Short problem 1: Pick out every line of the records below that contains the word "closer", and copy each of those lines.
[BEGIN Excerpt to read]
HIVE Execution Error, return code 1 from org.apache.hadoop.hive.ql.exec.DDLTask - hive

I am getting the below error on creating a hive database
FAILED: Execution Error, return code 1 from org.apache.hadoop.hive.ql.exec.DDLTask. com/facebook/fb303/FacebookService$Iface
Hadoop version:**hadoop-1.2.1**
HIVE Version: **hive-0.12.0**
Hadoop path:/home/hadoop_test/data/hadoop-1.2.1
hive path :/home/hadoop_test/data/hive-0.12.0
I have copied hive*.jar ,jline-.jar,antlr-runtime.jar from hive-0.12.0/lib to hadoop-1.2./lib

set hive.msck.path.validation=ignore;
MSCK REPAIR TABLE table_name;
Make sure the location is specified correctly

In the following way, I solved the problem.
set hive.msck.repair.batch.size=1;
set hive.msck.path.validation=ignore;
If you can not set the value, and get the error.Error: Error while processing statement: Cannot modify hive.msck.path.validation at runtime. It is not in list of params that are allowed to be modified at runtime (state=42000,code=1)
add content in hive-site:
key:
hive.security.authorization.sqlstd.confwhitelist.append
value:
hive\.msck\.path\.validation|hive\.msck\.repair\.batch\.size

Set hive.metastore.schema.verification property in hive-site.xml to true, by default it is false.
For further details check this link.

Amazon Athena
If you get here because of Amazon Athena errors, you might use this bit below. First check that all you files have the same schema:
If you run an ALTER TABLE ADD PARTITION (or MSCK REPAIR TABLE) statement and mistakenly specify a partition that already exists and an incorrect Amazon S3 location, zero byte placeholder files of the format partition_value_$folder$ are created in Amazon S3. You must remove these files manually.
We removed the files with the awscli.
aws s3 rm s3://bucket/key/table/ --exclude="*" --include="*folder*" --recursive --dryrun
See also the docs with some extra steps included.

To proper fix this with MSCK
Remove the older partitions from metastore, if their path not exists, using
ALTER TABLE dbname.tablename DROP PARTITION IF EXISTS (partition_column_name > 0);
RUN MSCK REPAIR COMMAND
MSCK REPAIR TABLE dbname.tablename;
Why the step 1 is required because MSCK Repair command will through error if the partition is removed from the file system (HDFS), so by removing all the partitions from the metastore first and then sync with MSCK will properly add the required partitions

The reason why we got this error was we added a new column to the external Hive table. set hive.msck.path.validation=ignore; worked upto fixing hive queries but Impala had additional issues which were solved with below steps:
After doing an invalidate metadata, Impala queries started failing with Error: incompatible Parquet schema for column
Impala error SOLUTION: set PARQUET_FALLBACK_SCHEMA_RESOLUTION=name;
if you're using Cloudera distribution below steps will make the change permanent and you don't have to set the option per session.
[END Excerpt to read]
[BEGIN Records for the exercise]
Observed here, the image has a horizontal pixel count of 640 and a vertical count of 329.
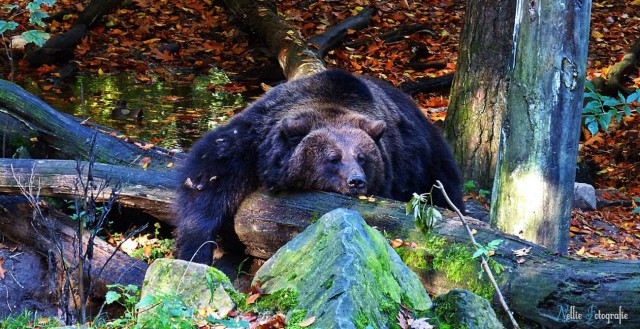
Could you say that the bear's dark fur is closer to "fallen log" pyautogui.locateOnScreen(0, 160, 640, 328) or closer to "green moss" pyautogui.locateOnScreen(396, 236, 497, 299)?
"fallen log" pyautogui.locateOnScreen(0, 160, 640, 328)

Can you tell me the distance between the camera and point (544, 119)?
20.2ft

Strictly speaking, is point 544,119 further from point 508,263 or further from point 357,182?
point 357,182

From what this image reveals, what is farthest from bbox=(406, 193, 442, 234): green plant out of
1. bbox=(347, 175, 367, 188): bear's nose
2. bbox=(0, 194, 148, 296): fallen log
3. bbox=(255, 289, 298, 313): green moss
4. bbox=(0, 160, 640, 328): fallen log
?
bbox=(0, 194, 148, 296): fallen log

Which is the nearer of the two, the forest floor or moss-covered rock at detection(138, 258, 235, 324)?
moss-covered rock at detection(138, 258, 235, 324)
[END Records for the exercise]
[BEGIN Records for the exercise]
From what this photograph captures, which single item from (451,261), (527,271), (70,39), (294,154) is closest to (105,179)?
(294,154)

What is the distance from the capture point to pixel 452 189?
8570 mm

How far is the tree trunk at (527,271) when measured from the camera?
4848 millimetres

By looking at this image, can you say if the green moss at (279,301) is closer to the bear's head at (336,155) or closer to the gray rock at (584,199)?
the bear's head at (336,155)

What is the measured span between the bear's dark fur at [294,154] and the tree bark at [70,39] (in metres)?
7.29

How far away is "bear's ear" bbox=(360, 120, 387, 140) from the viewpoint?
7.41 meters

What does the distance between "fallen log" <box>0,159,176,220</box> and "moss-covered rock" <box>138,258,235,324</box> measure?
[END Records for the exercise]
Short problem 2: Write out the passage of the Hive error thread above between "set hive.msck.repair.batch.size=1;" and "at runtime (state=42000,code=1)", inclusive.

Task result 1:
Could you say that the bear's dark fur is closer to "fallen log" pyautogui.locateOnScreen(0, 160, 640, 328) or closer to "green moss" pyautogui.locateOnScreen(396, 236, 497, 299)?
By looking at this image, can you say if the green moss at (279,301) is closer to the bear's head at (336,155) or closer to the gray rock at (584,199)?

Task result 2:
set hive.msck.repair.batch.size=1;
set hive.msck.path.validation=ignore;
If you can not set the value, and get the error.Error: Error while processing statement: Cannot modify hive.msck.path.validation at runtime. It is not in list of params that are allowed to be modified at runtime (state=42000,code=1)